Um dado que se destacou foi 210M+ $DUSK já apostado na nativa Dusk L1, que atualmente está marcada como Live.

Mas então verifiquei o outro lado.

DuskEVM ainda está marcada como Testnet, então os mesmos $DUSK podem ser movidos para um ambiente bem diferente, dependendo de onde você os utiliza.

É aí que o conceito de bridge (ponte) ficou mais interessante para mim.

DUSK não é simplesmente “um token, uma única experiência”.

Com Moonlight, ele permanece transparente e baseado em conta, fazendo com que pareça mais próximo da experiência usual de uma carteira EVM.

Com Phoenix, o modelo é protegido e baseado em notas, dando ao Dusk uma configuração mais voltada à privacidade.

Então, quando você faz a ponte, você não está apenas decidindo para onde o seu DUSK vai. Você também está escolhendo como quer mantê-lo e usá-lo depois.

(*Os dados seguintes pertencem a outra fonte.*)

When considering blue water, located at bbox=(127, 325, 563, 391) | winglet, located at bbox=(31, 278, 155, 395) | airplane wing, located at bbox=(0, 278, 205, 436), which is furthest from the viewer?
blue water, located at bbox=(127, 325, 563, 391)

No começo, eu esperava o fluxo comum: conectar a carteira → confirmar → receber os tokens.

Em vez disso, tive que pausar e entender a diferença entre Moonlight e Phoenix antes de decidir o que fazia sentido para mim.

Acredito que essa é a parte que merece mais atenção.

Uma bridge pode deixar a transação com sensação de ser contínua, mas o modelo do token por baixo ainda pode ser algo que os usuários precisam entender.